Джон плечом прижал трубку к уху и вытащил из сумки кипу бумаг. Позапрошлой ночью он макетировал номер дома, и сейчас разложил страницы перед собой.
— На первой полосе — материал об образовательном законопроекте, который собираются принимать власти штата. Примерно тридцать дюймов. Сверху — на всю ширину страницы и донизу по правой стороне, с фотографией пониже слева. Я продолжаю эту тему двумя комментариями. Один — местных республиканцев, второй — директора Куперовской начальной школы.
— А что сказано об этом в комментарии редактора?
— Сам знаешь.
— Но местным это не понравится.
— Может, и так, только нам все равно придется платить. Либо сейчас — за образование, либо потом — в виде благотворительности.
Проблема состояла в том, откуда взять деньги. Арманду, одному из богатейших землевладельцев, пришлось бы сильно раскошелиться в случае удвоения налогов на собственность. Не желая вступать с ним в спор, Джон взял в руки следующий лист.
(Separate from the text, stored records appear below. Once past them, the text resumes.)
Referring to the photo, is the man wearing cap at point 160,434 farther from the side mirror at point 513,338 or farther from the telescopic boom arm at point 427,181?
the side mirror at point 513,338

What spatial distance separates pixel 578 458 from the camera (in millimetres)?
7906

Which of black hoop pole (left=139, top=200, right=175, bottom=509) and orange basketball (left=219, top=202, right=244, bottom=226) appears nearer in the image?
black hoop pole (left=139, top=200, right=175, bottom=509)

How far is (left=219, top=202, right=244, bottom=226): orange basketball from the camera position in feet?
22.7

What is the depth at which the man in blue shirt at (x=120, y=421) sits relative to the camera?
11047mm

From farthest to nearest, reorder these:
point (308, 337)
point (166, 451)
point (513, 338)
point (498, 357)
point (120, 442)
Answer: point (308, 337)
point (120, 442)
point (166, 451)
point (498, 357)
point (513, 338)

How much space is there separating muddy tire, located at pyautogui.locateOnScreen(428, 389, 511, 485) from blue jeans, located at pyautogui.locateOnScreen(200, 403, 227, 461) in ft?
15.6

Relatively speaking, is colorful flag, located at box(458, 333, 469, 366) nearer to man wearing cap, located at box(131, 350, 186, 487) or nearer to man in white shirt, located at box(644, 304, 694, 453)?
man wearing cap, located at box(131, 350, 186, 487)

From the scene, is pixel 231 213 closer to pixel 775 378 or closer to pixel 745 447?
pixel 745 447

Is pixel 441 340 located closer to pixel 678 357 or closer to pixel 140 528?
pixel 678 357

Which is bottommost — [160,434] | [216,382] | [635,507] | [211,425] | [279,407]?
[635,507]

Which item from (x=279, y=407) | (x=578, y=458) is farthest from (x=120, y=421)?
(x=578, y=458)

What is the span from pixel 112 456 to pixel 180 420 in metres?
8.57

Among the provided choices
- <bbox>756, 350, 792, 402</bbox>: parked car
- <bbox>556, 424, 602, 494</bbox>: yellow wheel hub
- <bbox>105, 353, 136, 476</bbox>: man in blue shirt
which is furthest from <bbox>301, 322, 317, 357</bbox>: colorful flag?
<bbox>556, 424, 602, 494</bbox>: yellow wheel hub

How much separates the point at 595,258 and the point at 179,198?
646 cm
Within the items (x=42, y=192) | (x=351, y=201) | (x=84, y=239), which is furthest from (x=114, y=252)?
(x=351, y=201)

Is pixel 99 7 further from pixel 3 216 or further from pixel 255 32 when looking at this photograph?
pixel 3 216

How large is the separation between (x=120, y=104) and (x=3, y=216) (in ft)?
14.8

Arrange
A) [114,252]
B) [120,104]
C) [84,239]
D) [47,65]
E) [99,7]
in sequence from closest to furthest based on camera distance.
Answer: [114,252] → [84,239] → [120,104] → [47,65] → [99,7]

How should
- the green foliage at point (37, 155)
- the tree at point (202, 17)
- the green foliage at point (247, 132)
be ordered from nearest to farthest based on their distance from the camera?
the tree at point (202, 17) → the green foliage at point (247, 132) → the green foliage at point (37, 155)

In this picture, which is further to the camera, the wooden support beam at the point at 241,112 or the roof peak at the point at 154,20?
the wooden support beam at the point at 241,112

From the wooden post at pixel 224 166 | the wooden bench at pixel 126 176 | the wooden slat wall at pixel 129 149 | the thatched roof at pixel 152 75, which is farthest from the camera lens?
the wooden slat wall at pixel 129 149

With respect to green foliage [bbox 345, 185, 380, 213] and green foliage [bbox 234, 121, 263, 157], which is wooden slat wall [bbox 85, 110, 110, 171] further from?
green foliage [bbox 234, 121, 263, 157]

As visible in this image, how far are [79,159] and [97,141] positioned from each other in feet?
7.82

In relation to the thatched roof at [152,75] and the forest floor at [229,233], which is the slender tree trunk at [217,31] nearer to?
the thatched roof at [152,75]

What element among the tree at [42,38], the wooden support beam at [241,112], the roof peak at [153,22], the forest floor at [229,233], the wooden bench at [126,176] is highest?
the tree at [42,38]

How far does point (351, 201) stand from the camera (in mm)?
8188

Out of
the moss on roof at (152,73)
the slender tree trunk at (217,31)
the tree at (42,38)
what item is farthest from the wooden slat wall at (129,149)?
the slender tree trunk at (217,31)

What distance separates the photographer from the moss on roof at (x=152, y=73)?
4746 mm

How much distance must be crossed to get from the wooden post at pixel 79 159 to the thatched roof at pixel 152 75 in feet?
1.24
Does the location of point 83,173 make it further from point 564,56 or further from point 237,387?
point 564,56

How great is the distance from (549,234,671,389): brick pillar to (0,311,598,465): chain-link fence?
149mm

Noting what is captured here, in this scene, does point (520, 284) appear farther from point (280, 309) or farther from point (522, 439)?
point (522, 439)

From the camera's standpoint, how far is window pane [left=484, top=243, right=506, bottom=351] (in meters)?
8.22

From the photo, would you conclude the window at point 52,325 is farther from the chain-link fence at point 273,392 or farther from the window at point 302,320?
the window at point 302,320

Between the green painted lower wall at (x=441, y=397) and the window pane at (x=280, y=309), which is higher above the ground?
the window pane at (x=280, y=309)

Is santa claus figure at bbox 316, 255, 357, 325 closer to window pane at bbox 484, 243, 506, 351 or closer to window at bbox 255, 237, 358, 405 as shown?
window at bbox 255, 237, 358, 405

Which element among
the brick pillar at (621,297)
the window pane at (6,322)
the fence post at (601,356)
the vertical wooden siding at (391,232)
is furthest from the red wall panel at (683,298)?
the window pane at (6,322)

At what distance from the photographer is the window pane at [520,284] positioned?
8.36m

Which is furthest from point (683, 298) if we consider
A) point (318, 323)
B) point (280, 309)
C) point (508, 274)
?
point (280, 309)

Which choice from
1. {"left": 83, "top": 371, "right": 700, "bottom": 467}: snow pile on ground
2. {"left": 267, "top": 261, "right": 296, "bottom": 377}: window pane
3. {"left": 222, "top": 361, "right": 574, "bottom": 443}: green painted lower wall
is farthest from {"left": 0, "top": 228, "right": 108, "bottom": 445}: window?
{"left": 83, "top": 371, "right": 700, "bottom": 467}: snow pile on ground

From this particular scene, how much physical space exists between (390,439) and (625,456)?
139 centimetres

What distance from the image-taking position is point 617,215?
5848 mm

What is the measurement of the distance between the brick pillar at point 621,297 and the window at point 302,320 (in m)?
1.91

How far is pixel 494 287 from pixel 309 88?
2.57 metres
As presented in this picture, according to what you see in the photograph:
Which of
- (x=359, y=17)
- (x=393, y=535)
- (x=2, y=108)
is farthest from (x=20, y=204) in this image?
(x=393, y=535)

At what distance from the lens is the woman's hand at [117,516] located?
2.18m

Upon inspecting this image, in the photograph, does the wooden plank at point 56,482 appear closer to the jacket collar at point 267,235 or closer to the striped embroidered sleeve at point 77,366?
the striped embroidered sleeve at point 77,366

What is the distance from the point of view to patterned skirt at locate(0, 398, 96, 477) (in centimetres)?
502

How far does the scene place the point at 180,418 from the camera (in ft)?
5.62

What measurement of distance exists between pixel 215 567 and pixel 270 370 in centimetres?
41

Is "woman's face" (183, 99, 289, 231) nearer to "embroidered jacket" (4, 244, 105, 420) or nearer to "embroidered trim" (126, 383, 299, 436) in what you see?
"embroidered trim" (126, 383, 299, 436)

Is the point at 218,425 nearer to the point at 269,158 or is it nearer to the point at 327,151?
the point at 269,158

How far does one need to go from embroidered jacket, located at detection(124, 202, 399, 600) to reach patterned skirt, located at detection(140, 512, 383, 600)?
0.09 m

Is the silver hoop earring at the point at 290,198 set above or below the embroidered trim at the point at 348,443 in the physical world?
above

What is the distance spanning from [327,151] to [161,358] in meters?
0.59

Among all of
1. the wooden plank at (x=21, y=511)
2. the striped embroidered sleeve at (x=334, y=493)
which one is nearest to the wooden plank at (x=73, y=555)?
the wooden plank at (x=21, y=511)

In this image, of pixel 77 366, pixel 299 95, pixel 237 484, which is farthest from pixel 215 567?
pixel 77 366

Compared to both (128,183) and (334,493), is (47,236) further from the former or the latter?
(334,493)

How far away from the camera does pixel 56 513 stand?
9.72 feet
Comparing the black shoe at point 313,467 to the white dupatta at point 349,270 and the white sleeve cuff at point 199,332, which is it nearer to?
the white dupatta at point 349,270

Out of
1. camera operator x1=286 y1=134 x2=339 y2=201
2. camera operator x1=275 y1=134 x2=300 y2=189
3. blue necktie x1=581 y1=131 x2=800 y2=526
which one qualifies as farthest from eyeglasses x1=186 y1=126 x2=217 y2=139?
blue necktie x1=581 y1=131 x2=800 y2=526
— Страница три открывается отчетом о суде над Крисом Дайелом: заключительные прения сторон, суд идет, приговор вынесен, Крис отправляется домой. Еще тут две заметки о разделе прибыли на швейной фабрике и о сокращении штатов в доме престарелых, а также биографический очерк о Томасе Хуке, приезжем.
— Терпеть не могу этого типа, — проворчал Арманд.
Джон снял крышку с термоса.
— Это потому, что он гораздо охотнее общается с компьютерами, чем с людьми. Однако именно поэтому его дело уже сегодня стоит двадцать миллионов и продолжает развиваться.
— Да он просто мальчишка! — возмутился Арманд. — Ну что он станет делать со всеми своими деньгами?
Джон наполнил чашку кофе.
— Ему тридцать два, у него жена и трое детей. И потом, за полгода, проведенные здесь, он в три раза увеличил свой дом, выровнял и засыпал гравием подъездную дорогу и построил новое здание для офиса на месте той развалюхи, которая как бельмо на глазу торчала. Кстати, при этом он нанимал только местных подрядчиков: плотников, каменщиков, слесарей, электриков…
— Ну ладно, ладно, — недовольно прервал его Арманд. — Что еще?
Потягивая кофе, Джон взял следующий лист.
— Реформа высшего образования глазами школьного директора. Начало нового учебного года, сто двенадцать школьников, двадцать два штата, семь стран… Потом полицейские новости, о пожарах, о библиотеках… — Перечисляя все это, Джон раскрыл «Уолл-стрит джорнэл» на первой попавшейся странице и рассеянно заскользил глазами по заголовкам. — Недельное обозрение бостонских, нью-йоркских и вашингтонских газет, а также реклама. На этой неделе масса объявлений. — Джон знал, что Арманду это понравится. — Среди них — двухстраничное из Конвея. Осень — сезон объявлений.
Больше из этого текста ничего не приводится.